Los Angeles, 8 novembre 2019 - Ciak, si risorge. James Dean reciterà in un film. No, non hanno ritrovato una pellicola perduta in qualche magazzino, né i suoi home movie, o un film girato con i compagni dell’ Actor’s Studio, riemerso dagli scatoloni della scuola. No.
James Dean, morto nel 1955 a ventiquattro anni, schiantato a centotrenta all’ora con la sua Porsche appena comprata, divenuto icona assoluta dei volti belli e dannati, entrato per sempre nel mito anche per quella morte tragica e prematura, torna in scena. Torna sul set. Gioca i tempi supplementari della leggenda. Sarà fra i protagonisti di un film, Finding Jack, ambientato negli anni della guerra in Vietnam.
Com’è possibile tutto questo? Se po’ fa’, se po’ fa’. I due registi, Anton Ernst e Tatui Golykh, realizzeranno il miracolo. Hanno ottenuto dalla famiglia i diritti di utilizzare fotografie e filmati inediti di James Dean; e poi hanno scatenato due laboratori di effetti speciali, uno in Canada e l’altro in Sudafrica. Si occuperanno loro di resuscitare James Dean al computer.
Tecnologia, tecnologia, tecnologia. Proprio questa settimana possiamo vedere al cinema un Robert De Niro trentenne – e Al Pacino, con lui; e Joe Pesci, tutti ringiovaniti di decenni – in The Irishman di Martin Scorsese: schiere di computer all’opera per togliere decine di anni non da una singola fotografia, ma da un’intera performance di attore. E il quasi miracolo è riuscito. Adesso, si passa alla resurrezione. André Bazin, un grande teorico francese, aveva intuito già negli anni ’50 che il cinema ci regala una specie di antidoto alla morte, consegnandoci corpi eternamente vivi, congelando il Tempo in una specie di goccia di ambra. Sì, d’accordo, ma fino ad ora ci permetteva solo di vedere e rivedere Humprey Bogart o Ingrid Bergman in "quei" film, eternamente uguali a se stessi. Adesso, si attrezza per le resurrezioni.
Non è neanche in assoluto la prima volta che viene tentato qualcosa del genere. Nell’ultimo Star Wars, Peter Cushing è stato riportato in vita, rielaborando immagini che aveva girato prima di morire, mentre in Gemini Man Will Smith ha a che fare con un se stesso "più giovane", ricreato al computer. Ma stavolta Hollywood sembra fare molto più sul serio. Per la prima volta, un attore morto ‘interpreterà’ tutto un film. Cosa che sembra aprire la strada a una galleria infinita di attori da riportare in vita. Una galleria di zombie giovani e belli. Vogliamo rivedere Marilyn in un film, magari con un nudo che all’epoca non si sarebbe concessa? Vogliamo un nuovo impeccabile Cary Grant, disinvolto ed elegante, un po’ blasé? Vogliamo di nuovo il sorriso di Audrey Hepburn che sembra illuminare il mondo? Ragazzi dei computer, al lavoro. E la cosa si potrebbe estendere ad attori vivi, che magari non hanno voglia di interpretare quel film: se Hollywood detiene i diritti della loro immagine, perché non usarli lo stesso? Perché non far recitare Angelina Jolie o Keanu Reeves anche se fisicamente non ci sono, sul set?

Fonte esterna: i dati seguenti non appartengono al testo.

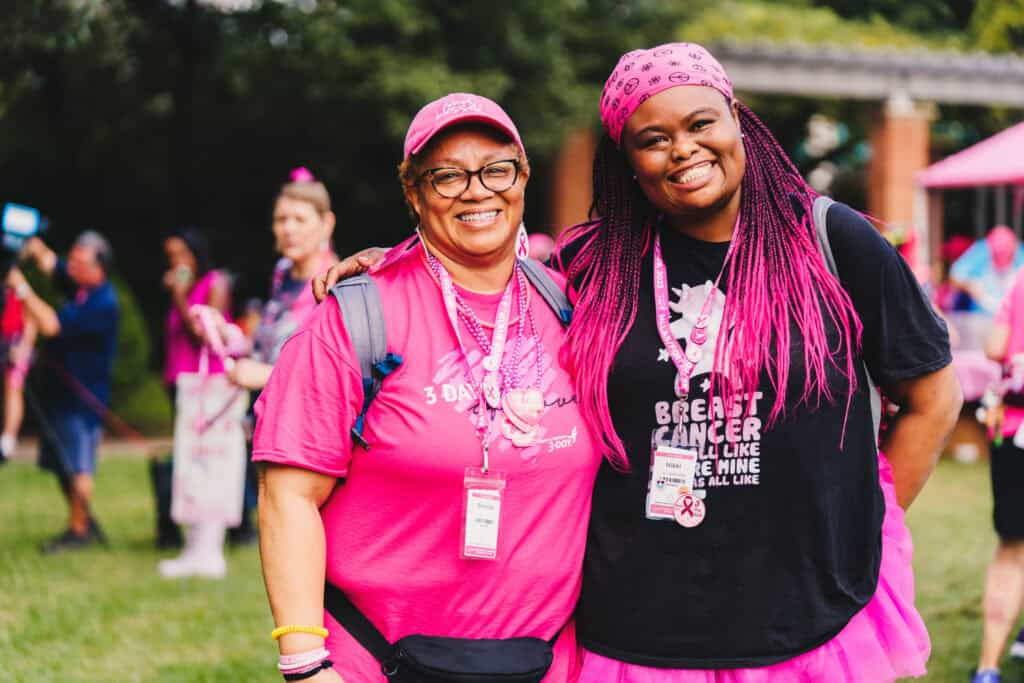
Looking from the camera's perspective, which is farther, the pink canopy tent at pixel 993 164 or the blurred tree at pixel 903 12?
the blurred tree at pixel 903 12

La cosa non è piaciuta a tutti. "È una trovata pubblicitaria, un terribile precedente per il futuro dello spettacolo" ha detto Zelda Williams, la figlia di Robin Williams, che dopo il suicidio del padre si batte per proteggerne la legacy da sfruttamenti commerciali. Polemico anche Chris Evans, protagonista di Knives Out: "Forse troveremo un computer capace di dipingerci un nuovo Picasso o scrivere un paio di melodie di John Lennon". Il sito Esquire ha già pubblicato una lista di 35 attori vivi disponibili per i film – sottintendendo: ma c’era bisogno di scomodare James Dean? Il quale, peraltro, morì 10 anni prima che fossero inviate le prime truppe in Vietnam, quindi c’entra poco anche con la collocazione temporale della vicenda del film. Ma ormai, l’impressione è che la rivoluzione sia iniziata. Buon futuro a tutti.